The Java implementation of Zab roughly follows Algorithms 1, 2, and 3. Several optimizations were added to the source code, which make the actual implementation look significantly different from what we have seen in the previous section [original paper]. In particular, the default leader election algorithm for Phase 0 is tightly coupled with the implementation of Phase 1.
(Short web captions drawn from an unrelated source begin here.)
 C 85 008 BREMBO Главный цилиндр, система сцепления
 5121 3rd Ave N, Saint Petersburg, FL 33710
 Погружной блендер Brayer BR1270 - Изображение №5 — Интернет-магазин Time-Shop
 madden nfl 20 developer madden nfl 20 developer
This algorithm is known as Fast Leader Election (FLE) and attempts to minimize state transfers on leader election by electing the peer with the most up-to-date history. As a consequence, there ends up being no clear distinction between phases 1 and 2 of the protocol, so these are conceptually grouped together into what is called the recovery phase which comes right after phase 0 (FLE) and makes the assumption that the leader has the latest history in the quorum. The revised recovery phase works as follows:
- When the leader receives a FOLLOWERINFO message from a follower, it sends a NEWLEADER response with the leader’s most recent transaction id.
-
The leader then sends one of three messages: SNAP, DIFF, or TRUNC, intended to synchronize state between the leader and the follower. If the client is too out of date, a SNAP message with a complete snapshot of the state will be sent. If the client is only a little bit out of date, a DIFF message will be sent with just the state the client is missing. If the client is ahead of the the leader though, a TRUNC message is sent.
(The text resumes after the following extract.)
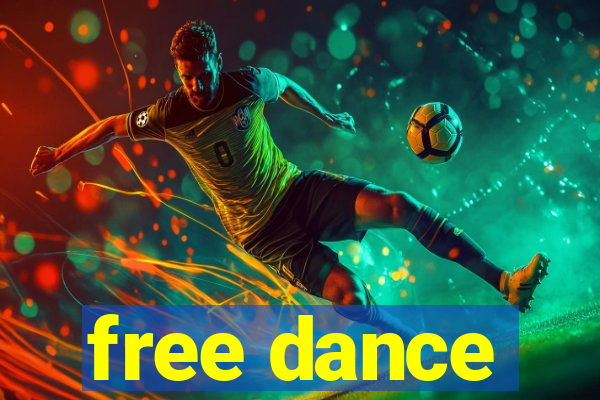 free dance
- When a follower recieves the NEWLEADER message, it checks to see that it has a higher epoch number than the follower’s own – and transitions to the election state to execute phase 0 if it does not.
- When a follower receives SNAP it copies the snapshot to its database and commits the changes. If it receives DIFF it accepts all proposals in the diff and commits the changes. If the follower has received TRUNC however (with a transaction id), it aborts all proposals it knows of from the TRUNC id onwards.
-
Following the processing of SNAP, DIFF, or TRUNC, the follower sends back a new leader acknowledgement.
-
Once the leader has a quorum of acknowledgements the protocol transitions to phase 3.
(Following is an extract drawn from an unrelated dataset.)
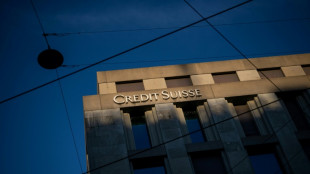 UBS acuerda comprar Credit Suisse por 2.000 millones de d&oacute;lares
The purpose of this synchronization is to keep the replicas in a mutually consistent state. In order to do so, committed transactions in any replica must be committed in all other replicas, in the same order. Furthermore, proposed transactions that should not be committed anymore must be abandoned so that no peer commits them. Messages SNAP and DIFF take care of the former case, while TRUNC is responsible for the latter.
Let us know turn our attention to the FLE protocol itself.
In FLE, peers in the election state vote for other peers for the purpose of electing a leader with the latest history. Peers exchange notifications about their votes, and they update their own vote when a peer with more recent history is discovered. A local execution of FLE will terminate returning a vote for a single peer and then transition to Recovery Phase. If the vote was for the peer itself, it shifts to state leading (and following itself), otherwise it goes to state following.
“Some problems have emerged from the implemented protocol due to differences from the designed protocol…” Two of these are described, one related to a looping behaviour where the system can get stuck bouncing between FLE and Recovery phases, and one relating to the way proposal are abandoned on receipt of a TRUNC message.
Getting these protocols right is hard. We have previously seen how Amazon and Google use formal techniques to uncover deep bugs in distributed systems. In “SAMC: Semantic-Aware Model Checking for Fast Discovery of Deep Bugs in Cloud Systems,” Leesatapornwongsa et al. describe a very promising technique that found a number of known-to-exist deep bugs in ZooKeeper, and also some new ones (as well as in YARN and in Cassandra). We’ll take a look at that work in a future edition of The Morning Paper.